GEOFFREY HINTON: For most of my career, there was artificial intelligence, which meant the logic-based idea of making intelligent systems by putting in rules that allowed them to process symbol strings. People believed that’s what intelligence was, and that’s how they were going to make artificial intelligence. They thought intelligence consists of processing symbol strings according to rules, they just had to figure out what the symbol strings were and what the rules were, and that was AI. Then there was this other thing that wasn’t AI at all, and that was neural networks. It was an attempt to make intelligence by mimicking how the brain learns.
Notice that standard AI wasn’t particularly interested in learning. In the 1970s, they would always say that learning’s not the point. You have to figure out what the rules are and what the symbolic expressions they’re manipulating are, and we can worry about learning later. Why? Because the main point is reasoning. Until you’ve figured out how it does reasoning, there’s no point thinking about learning. The logic-based people were interested in symbolic reasoning, whereas the neural network-based people were interested in learning, perception, and motor control.
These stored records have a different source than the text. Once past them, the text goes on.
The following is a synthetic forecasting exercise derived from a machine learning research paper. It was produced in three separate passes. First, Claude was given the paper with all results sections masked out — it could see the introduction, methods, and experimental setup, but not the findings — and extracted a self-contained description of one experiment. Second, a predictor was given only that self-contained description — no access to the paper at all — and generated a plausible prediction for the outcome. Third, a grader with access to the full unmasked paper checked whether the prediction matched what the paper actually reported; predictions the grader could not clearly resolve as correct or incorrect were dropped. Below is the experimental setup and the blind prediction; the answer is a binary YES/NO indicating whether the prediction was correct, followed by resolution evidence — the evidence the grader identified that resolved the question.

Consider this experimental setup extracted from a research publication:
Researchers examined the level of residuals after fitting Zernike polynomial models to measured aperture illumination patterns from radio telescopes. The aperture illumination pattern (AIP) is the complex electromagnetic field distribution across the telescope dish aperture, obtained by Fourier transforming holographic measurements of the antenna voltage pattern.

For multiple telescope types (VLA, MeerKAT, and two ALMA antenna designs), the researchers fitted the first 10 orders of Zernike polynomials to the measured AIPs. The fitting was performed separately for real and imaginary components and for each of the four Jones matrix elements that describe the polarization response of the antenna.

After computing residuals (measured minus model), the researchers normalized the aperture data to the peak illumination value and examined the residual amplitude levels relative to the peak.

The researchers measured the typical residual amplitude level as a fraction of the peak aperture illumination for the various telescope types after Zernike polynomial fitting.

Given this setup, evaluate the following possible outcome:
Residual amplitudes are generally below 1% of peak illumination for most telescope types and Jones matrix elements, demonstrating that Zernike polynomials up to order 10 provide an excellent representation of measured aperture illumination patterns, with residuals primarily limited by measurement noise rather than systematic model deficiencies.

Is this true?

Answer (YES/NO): NO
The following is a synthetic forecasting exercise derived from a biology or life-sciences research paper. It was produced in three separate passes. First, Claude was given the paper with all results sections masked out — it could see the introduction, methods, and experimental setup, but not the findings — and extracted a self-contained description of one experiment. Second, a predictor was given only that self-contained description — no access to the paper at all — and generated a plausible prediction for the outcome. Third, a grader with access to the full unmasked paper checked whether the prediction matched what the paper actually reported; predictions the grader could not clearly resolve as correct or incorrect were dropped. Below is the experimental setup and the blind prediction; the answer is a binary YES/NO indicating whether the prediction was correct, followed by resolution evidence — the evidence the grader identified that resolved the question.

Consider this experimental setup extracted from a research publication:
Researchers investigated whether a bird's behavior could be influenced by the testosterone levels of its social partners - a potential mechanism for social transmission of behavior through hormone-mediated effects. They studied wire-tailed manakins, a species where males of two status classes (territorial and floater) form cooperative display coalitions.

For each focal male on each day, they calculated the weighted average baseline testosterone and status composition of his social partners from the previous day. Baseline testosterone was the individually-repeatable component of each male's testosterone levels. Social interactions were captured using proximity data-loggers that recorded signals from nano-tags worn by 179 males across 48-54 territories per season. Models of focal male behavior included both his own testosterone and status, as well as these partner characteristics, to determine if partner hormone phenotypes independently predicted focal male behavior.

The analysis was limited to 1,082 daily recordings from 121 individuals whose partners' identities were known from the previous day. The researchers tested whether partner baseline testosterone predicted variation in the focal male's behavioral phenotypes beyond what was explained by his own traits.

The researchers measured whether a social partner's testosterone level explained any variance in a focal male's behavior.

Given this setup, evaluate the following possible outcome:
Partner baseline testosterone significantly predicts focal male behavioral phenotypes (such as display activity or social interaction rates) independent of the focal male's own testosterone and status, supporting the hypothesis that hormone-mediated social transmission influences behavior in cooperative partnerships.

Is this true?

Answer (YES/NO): YES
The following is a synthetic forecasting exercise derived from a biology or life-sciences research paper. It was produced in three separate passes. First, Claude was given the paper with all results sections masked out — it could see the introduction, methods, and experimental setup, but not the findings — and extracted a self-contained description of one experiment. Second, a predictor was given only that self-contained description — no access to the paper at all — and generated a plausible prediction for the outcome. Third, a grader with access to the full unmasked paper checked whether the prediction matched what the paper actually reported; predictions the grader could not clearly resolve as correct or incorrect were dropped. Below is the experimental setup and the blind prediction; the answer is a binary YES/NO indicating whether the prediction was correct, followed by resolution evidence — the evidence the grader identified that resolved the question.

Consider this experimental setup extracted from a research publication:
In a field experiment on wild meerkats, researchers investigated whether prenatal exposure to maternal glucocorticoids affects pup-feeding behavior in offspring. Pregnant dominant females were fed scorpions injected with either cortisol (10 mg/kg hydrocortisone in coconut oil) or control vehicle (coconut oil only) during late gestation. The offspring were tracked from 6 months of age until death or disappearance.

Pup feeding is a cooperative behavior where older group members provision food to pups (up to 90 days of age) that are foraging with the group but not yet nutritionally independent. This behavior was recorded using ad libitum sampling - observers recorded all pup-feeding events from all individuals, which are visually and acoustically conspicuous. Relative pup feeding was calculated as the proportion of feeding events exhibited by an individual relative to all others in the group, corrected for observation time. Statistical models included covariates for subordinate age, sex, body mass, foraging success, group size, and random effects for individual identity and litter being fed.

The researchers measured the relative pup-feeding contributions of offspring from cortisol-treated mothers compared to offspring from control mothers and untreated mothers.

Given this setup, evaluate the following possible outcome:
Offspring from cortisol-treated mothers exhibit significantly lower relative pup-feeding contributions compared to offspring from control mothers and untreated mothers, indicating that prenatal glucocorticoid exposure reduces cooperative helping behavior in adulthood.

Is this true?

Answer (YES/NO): NO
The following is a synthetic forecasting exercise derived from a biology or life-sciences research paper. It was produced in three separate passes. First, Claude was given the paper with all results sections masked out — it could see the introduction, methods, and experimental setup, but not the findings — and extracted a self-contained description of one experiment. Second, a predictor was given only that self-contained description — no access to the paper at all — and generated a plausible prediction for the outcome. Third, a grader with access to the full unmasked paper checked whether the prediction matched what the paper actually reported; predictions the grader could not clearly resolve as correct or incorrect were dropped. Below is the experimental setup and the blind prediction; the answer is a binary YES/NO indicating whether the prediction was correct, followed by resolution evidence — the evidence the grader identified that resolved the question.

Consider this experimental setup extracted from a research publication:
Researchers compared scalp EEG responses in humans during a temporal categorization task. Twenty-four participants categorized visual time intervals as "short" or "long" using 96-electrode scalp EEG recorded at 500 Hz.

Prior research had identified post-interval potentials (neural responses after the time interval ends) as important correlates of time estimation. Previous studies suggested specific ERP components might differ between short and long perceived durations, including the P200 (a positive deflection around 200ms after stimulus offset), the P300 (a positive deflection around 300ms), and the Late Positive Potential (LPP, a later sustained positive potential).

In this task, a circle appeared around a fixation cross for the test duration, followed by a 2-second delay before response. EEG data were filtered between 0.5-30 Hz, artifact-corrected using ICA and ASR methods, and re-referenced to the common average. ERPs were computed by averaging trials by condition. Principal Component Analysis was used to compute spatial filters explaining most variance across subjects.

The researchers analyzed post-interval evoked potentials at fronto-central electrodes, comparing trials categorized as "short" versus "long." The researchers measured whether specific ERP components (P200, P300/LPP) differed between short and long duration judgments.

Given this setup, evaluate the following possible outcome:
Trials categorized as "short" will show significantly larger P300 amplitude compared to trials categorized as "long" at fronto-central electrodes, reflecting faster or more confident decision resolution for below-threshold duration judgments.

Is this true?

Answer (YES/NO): NO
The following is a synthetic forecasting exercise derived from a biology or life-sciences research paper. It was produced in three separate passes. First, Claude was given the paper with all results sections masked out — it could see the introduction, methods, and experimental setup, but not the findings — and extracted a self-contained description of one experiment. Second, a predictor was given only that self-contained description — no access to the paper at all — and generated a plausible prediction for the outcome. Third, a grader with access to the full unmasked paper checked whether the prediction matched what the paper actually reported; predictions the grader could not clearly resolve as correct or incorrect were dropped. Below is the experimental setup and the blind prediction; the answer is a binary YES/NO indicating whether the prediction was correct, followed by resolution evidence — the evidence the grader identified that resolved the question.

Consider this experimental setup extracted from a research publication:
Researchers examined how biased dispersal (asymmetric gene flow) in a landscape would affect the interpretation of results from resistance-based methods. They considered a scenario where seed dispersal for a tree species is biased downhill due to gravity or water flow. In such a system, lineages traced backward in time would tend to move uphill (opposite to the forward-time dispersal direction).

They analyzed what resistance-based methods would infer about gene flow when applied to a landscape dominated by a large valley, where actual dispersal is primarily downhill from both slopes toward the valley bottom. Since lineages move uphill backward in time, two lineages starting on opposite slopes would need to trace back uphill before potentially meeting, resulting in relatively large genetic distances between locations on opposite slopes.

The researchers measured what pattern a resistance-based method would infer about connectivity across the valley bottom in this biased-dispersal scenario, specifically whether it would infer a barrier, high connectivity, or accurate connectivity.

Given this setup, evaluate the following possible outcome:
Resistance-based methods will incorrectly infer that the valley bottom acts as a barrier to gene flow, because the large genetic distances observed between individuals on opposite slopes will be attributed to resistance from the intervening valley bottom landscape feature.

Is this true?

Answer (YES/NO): YES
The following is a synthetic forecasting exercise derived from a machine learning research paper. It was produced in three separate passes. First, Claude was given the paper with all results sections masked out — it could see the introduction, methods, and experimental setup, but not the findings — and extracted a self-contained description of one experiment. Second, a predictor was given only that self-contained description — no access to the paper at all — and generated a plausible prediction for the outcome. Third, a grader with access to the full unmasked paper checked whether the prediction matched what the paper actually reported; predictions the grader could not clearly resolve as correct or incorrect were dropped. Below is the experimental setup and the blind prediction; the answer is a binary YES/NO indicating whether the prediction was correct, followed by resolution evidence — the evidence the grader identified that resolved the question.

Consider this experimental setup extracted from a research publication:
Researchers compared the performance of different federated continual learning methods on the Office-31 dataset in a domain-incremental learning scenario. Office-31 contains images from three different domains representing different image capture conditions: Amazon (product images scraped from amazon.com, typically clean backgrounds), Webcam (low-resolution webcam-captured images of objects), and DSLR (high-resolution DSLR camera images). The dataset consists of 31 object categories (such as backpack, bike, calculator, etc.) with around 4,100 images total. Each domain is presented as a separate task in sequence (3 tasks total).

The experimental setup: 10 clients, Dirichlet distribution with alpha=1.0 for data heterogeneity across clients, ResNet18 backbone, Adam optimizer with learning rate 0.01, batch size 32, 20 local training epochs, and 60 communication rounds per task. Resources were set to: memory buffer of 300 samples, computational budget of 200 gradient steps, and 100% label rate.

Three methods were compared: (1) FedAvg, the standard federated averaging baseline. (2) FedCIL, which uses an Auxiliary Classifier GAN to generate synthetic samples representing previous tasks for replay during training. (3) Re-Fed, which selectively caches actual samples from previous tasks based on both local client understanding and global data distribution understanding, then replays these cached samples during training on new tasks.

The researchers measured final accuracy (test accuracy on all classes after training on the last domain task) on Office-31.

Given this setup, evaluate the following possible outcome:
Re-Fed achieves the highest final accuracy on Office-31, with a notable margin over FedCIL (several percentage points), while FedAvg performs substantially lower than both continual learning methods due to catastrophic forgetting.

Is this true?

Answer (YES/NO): NO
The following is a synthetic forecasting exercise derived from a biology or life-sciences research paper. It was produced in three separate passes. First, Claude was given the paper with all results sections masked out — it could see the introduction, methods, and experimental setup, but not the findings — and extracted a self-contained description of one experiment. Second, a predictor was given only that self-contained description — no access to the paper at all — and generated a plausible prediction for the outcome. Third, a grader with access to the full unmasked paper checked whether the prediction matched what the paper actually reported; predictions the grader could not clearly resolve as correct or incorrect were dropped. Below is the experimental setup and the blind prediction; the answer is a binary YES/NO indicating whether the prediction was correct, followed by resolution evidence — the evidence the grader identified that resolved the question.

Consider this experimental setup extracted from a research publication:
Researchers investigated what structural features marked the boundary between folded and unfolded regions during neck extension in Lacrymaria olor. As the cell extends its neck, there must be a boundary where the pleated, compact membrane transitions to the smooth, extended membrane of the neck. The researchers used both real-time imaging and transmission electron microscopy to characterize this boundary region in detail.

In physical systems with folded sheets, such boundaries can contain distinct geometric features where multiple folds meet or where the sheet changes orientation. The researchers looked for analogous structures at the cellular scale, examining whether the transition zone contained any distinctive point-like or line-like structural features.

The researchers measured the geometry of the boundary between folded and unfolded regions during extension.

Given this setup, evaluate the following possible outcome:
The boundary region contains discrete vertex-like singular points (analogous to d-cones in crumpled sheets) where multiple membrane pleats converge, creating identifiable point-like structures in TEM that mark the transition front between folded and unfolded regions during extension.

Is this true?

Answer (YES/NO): NO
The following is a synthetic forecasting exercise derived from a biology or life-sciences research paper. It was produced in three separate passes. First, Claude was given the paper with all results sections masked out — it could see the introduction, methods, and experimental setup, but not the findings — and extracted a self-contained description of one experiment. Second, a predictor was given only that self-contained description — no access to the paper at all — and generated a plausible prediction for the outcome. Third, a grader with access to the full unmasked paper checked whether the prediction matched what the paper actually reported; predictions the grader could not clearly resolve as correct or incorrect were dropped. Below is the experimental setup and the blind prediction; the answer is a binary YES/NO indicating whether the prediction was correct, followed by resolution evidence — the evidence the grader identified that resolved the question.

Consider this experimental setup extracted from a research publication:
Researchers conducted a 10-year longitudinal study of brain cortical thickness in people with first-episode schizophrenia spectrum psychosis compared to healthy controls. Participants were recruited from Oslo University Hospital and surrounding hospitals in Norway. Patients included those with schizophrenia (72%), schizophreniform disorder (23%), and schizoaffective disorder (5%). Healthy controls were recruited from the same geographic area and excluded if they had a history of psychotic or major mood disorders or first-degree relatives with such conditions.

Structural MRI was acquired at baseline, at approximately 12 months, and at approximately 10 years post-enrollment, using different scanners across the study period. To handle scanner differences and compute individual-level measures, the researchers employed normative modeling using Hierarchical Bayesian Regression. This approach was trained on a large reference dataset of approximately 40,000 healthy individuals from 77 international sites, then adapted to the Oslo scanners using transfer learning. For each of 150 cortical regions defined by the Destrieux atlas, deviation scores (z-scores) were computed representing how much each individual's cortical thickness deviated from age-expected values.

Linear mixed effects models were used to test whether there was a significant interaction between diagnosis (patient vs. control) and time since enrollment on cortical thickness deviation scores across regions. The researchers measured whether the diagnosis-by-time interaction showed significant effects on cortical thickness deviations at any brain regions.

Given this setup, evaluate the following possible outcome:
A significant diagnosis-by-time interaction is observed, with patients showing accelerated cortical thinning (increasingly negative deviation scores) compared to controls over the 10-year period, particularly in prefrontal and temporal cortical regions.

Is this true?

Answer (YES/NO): NO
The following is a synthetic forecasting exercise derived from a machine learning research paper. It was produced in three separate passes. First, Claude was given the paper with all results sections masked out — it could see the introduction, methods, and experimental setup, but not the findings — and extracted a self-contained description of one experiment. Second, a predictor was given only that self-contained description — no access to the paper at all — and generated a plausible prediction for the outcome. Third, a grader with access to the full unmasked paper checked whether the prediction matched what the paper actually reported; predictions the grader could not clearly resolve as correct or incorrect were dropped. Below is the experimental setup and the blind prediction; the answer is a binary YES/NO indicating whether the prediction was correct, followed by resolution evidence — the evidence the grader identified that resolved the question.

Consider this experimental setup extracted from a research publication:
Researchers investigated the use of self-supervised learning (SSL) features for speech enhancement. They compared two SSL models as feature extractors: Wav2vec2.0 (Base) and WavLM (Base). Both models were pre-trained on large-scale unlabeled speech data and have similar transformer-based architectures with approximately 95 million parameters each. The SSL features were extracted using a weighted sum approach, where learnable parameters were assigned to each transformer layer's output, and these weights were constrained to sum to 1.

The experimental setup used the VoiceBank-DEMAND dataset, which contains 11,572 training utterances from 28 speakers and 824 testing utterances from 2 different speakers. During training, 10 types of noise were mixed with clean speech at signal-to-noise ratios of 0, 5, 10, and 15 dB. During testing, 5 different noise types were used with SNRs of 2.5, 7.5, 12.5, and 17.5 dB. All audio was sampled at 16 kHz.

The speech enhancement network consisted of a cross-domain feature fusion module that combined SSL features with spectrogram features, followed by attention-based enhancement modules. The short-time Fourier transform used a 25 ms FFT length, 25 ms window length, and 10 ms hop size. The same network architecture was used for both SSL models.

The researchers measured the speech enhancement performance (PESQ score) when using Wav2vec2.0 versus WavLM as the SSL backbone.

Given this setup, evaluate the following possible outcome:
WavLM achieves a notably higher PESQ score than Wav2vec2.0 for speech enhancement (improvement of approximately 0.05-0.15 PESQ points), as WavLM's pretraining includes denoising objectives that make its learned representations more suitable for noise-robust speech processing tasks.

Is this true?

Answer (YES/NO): YES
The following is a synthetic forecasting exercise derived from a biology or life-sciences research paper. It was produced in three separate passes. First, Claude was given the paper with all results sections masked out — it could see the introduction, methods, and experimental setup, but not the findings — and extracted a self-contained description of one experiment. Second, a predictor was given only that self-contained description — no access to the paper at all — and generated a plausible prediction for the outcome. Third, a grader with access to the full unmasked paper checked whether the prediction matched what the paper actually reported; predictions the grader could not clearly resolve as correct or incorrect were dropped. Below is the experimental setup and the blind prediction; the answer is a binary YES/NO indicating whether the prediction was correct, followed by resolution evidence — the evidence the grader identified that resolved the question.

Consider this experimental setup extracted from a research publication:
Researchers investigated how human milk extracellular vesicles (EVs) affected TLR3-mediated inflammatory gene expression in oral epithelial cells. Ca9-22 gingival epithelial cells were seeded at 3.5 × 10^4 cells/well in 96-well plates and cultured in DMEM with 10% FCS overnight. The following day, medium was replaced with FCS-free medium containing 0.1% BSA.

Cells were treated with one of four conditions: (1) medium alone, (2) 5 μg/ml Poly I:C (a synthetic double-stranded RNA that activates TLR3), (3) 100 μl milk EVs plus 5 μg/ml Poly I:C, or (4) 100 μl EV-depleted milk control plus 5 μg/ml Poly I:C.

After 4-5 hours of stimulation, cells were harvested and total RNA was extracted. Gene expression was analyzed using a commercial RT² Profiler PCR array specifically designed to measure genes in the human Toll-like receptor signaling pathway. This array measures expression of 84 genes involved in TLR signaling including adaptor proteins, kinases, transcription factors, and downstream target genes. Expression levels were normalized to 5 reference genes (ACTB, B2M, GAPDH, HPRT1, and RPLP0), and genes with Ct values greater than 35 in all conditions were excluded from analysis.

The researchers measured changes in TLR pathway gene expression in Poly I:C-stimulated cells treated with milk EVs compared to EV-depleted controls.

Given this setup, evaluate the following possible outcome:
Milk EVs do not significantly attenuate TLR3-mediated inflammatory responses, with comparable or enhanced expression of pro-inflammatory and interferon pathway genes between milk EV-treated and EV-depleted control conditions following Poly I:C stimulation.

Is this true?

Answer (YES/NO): NO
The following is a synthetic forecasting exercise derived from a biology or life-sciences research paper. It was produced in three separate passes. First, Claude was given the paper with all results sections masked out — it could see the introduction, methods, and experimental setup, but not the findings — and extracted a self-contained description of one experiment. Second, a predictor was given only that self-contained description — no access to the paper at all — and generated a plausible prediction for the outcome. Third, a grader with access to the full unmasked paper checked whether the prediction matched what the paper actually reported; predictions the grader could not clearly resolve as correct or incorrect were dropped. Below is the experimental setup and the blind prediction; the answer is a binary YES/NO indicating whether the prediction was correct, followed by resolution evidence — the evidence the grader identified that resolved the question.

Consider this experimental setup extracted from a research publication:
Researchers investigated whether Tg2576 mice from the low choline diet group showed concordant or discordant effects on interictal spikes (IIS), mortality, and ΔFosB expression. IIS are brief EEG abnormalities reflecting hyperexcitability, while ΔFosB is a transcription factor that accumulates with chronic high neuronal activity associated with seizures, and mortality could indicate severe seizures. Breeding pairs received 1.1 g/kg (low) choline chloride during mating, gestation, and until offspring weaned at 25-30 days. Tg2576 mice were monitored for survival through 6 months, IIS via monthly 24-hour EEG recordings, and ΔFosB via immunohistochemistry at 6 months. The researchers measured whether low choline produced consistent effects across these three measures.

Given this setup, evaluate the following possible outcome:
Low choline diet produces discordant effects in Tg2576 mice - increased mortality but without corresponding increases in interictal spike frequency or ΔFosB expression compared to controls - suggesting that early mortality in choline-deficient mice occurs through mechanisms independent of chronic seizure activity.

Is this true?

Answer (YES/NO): NO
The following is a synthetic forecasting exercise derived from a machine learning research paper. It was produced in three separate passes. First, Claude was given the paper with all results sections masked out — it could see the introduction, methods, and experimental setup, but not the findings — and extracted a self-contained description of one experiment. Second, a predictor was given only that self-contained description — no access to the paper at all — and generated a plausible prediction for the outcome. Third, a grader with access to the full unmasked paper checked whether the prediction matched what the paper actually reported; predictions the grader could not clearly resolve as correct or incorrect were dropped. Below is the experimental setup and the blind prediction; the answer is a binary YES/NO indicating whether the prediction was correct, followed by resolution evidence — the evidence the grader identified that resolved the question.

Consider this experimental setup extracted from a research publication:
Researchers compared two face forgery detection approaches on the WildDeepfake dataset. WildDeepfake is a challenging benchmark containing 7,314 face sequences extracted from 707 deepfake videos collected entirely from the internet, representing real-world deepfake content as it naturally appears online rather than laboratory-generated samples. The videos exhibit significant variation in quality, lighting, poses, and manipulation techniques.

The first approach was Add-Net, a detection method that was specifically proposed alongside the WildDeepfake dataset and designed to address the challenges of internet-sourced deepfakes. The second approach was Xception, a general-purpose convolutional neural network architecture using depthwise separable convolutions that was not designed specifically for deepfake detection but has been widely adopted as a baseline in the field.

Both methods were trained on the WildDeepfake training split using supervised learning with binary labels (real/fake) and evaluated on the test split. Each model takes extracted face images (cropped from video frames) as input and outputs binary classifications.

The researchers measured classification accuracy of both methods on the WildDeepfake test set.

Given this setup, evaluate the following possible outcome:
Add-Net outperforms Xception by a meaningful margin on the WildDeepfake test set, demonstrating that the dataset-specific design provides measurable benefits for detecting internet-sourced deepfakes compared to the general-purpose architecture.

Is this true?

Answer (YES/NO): NO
They’re trying to solve different problems, and we believe that reasoning is something that evolutionarily comes very late in people, and it’s not the way to understand the basics of how the brain works. It’s built on top of something that’s designed for something else.
What’s happened now is that industry and government use “AI” to mean deep learning, and so you get some really paradoxical things. In Toronto, we’ve received a lot of money from the industry and government for setting up the Vector Institute, which does basic research into deep learning, but also helps the industry do deep learning better and educates people in deep learning. Of course, other people would like some of this money, and another university claimed they had more people doing AI than in Toronto and produced citation figures as evidence. That’s because they used classical AI. They used citations of conventional AI to say they should get some of this money for deep learning, and so this confusion in the meaning of AI is quite serious. It would be much better if we just didn’t use the term “AI.”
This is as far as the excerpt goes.